## WHAT THE EXERCISE ASKS:
Copy out every caption line in the records below word for word, omitting the pictures.

## SOURCE RECORDS:
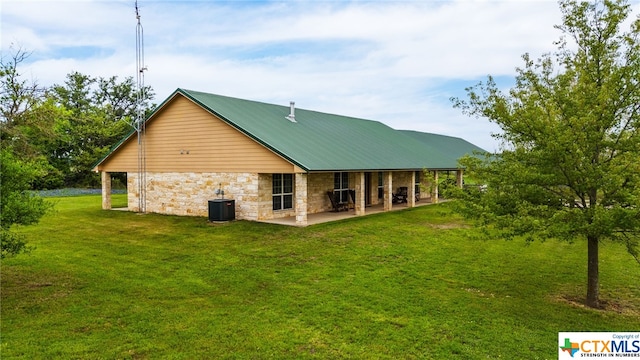 back of property featuring central AC, a patio area, and a yard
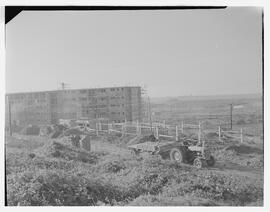 Flats on the industrial area with airport in background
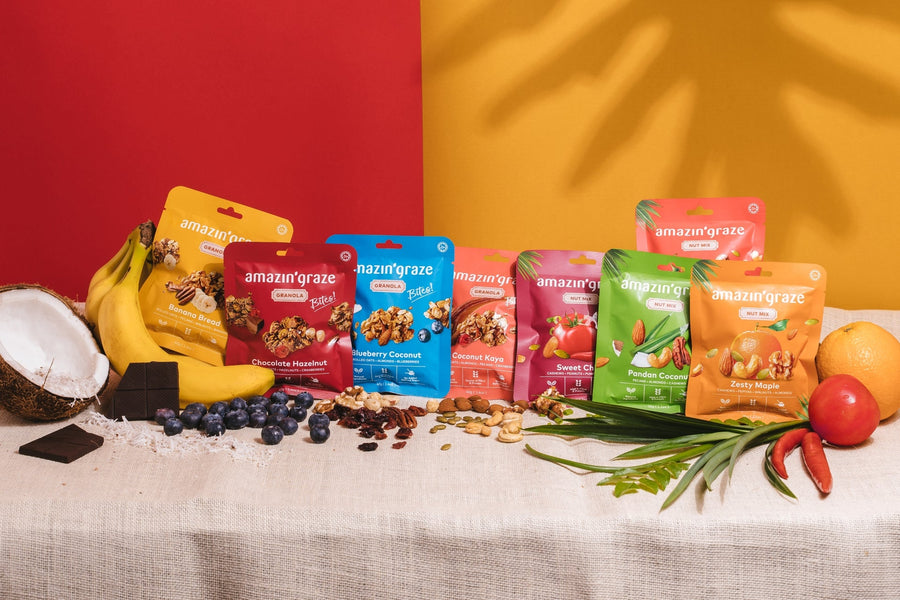 Amazin’ Graze snack packs with fruits, nuts, coconut, chocolate, and tropical ingredients.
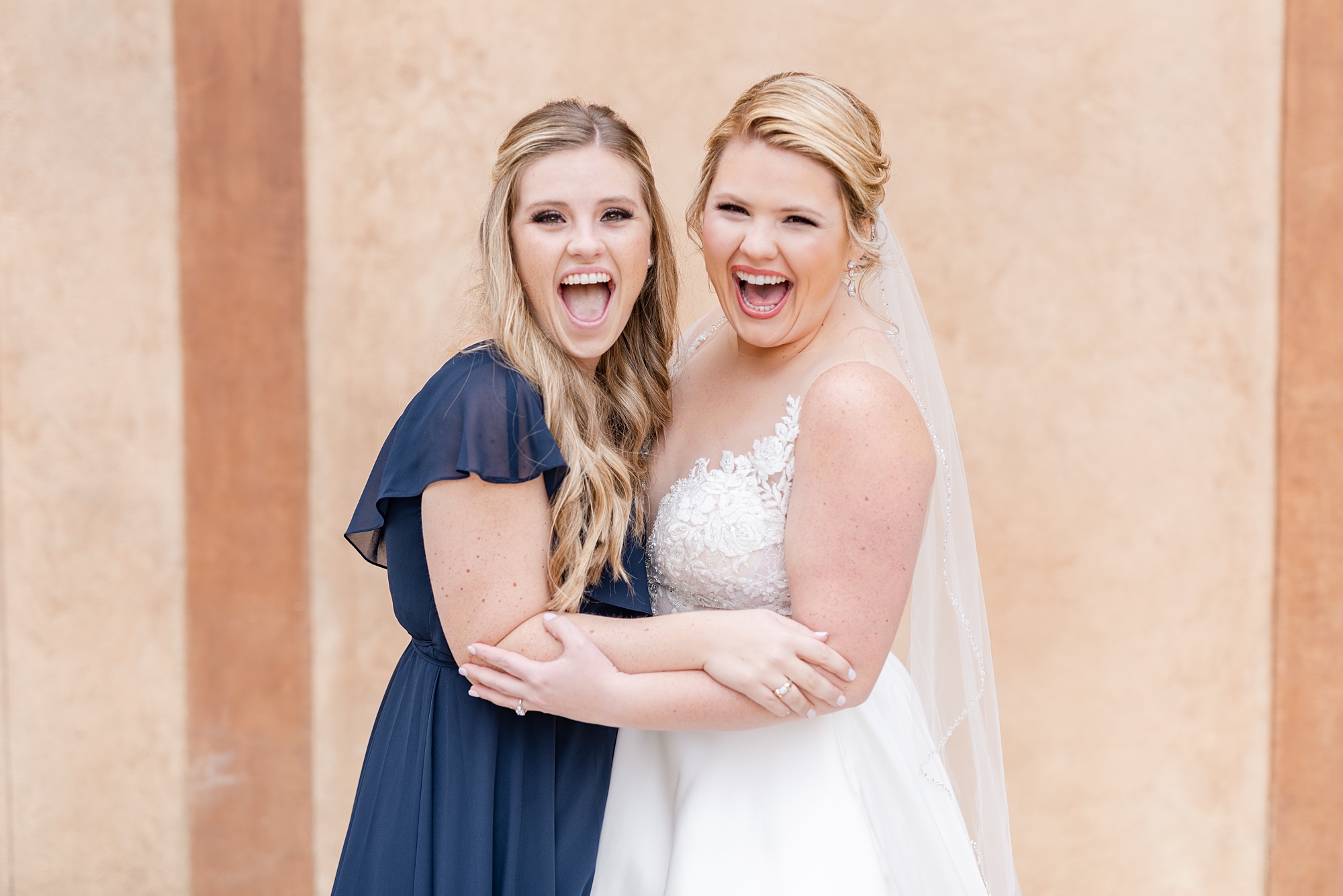 bride and sister cheer during wedding portraits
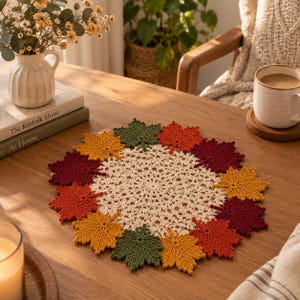 Könnte beinhalten: Ein rundes, cremefarbenes Häkeldeckchen mit einem dekorativen Rand aus kleinen, einzelnen Ahornblattmotiven in herbstlichen Farben, darunter Dunkelrot, Rostorange, Senfgelb und Waldgrün, die in einem kreisförmigen Muster angeordnet sind.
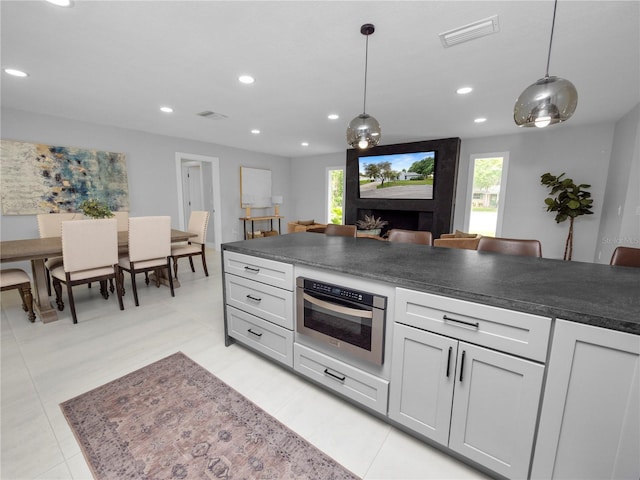 kitchen with oven, decorative light fixtures, a wealth of natural light, and light tile patterned floors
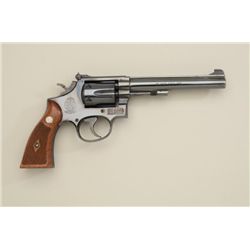 Smith & Wesson DA hand ejector revolver,  .22LR, 6” barrel, blue finish, checkered wood  medallion g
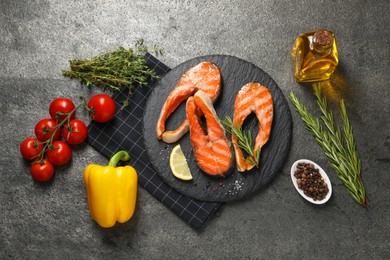 Photo of Tasty grilled salmon steaks, vegetables, oil and spices on gray textured table, flat lay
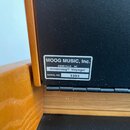 Detailní záběr na černý povrch hudebního nástroje s přilepeným bílým štítkem. Na štítku je uveden nápis MOOG MUSIC, Inc., ASHEVILLE, NC, minimoog® Vo…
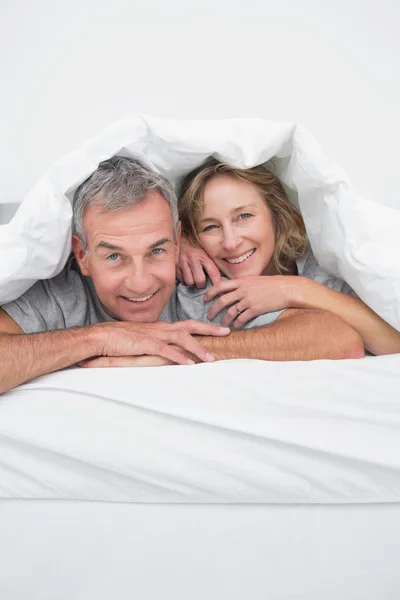 Fröhliches Paar mittleren Alters unter der Bettdecke — Stockfoto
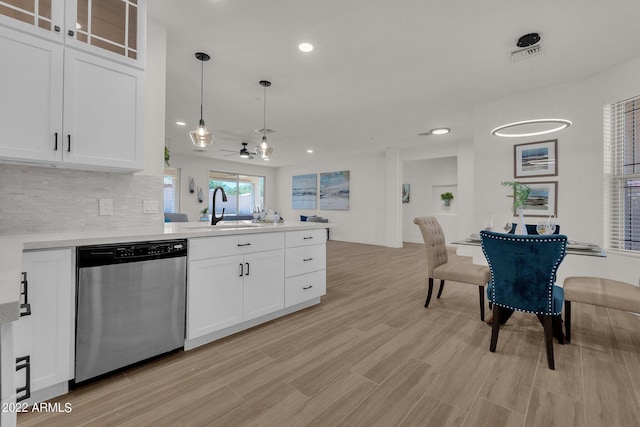 kitchen featuring pendant lighting, dishwasher, sink, ceiling fan, and white cabinetry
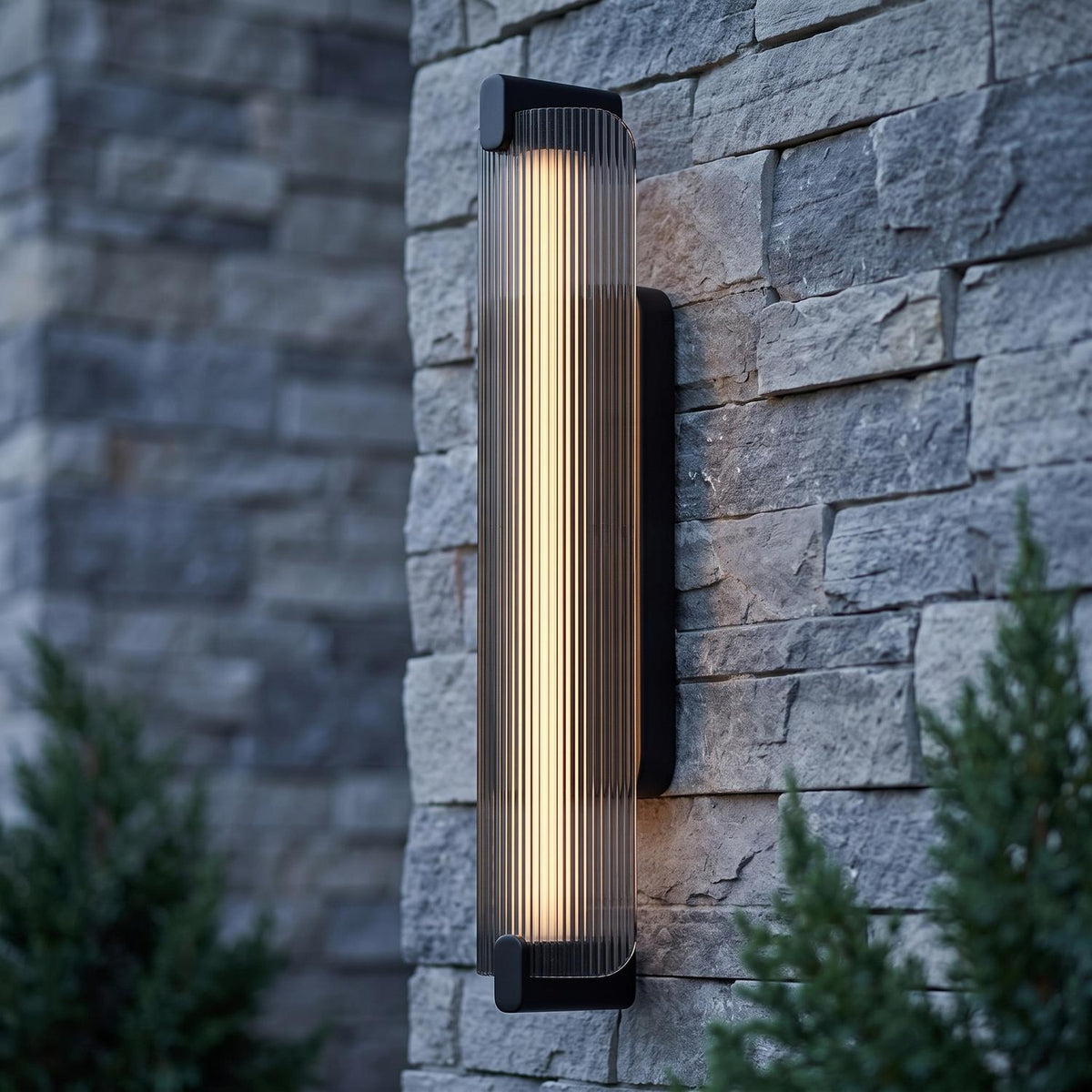 A modern home exterior featuring the Halden LED wall sconce in matte black and smoke glass mounted on a gray stone pillar at twilight near evergreen bushes.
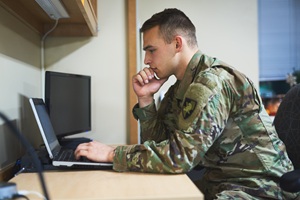 Male military member in uniform sitting at a desk looking at a laptop screen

## RESPONSE BELOW:
 back of property featuring central AC, a patio area, and a yard
 Flats on the industrial area with airport in background
 Amazin’ Graze snack packs with fruits, nuts, coconut, chocolate, and tropical ingredients.
 bride and sister cheer during wedding portraits
 Könnte beinhalten: Ein rundes, cremefarbenes Häkeldeckchen mit einem dekorativen Rand aus kleinen, einzelnen Ahornblattmotiven in herbstlichen Farben, darunter Dunkelrot, Rostorange, Senfgelb und Waldgrün, die in einem kreisförmigen Muster angeordnet sind.
 kitchen with oven, decorative light fixtures, a wealth of natural light, and light tile patterned floors
 Smith & Wesson DA hand ejector revolver,  .22LR, 6” barrel, blue finish, checkered wood  medallion g
 Photo of Tasty grilled salmon steaks, vegetables, oil and spices on gray textured table, flat lay
 Detailní záběr na černý povrch hudebního nástroje s přilepeným bílým štítkem. Na štítku je uveden nápis MOOG MUSIC, Inc., ASHEVILLE, NC, minimoog® Vo…
 Fröhliches Paar mittleren Alters unter der Bettdecke — Stockfoto
 kitchen featuring pendant lighting, dishwasher, sink, ceiling fan, and white cabinetry
 A modern home exterior featuring the Halden LED wall sconce in matte black and smoke glass mounted on a gray stone pillar at twilight near evergreen bushes.
 Male military member in uniform sitting at a desk looking at a laptop screen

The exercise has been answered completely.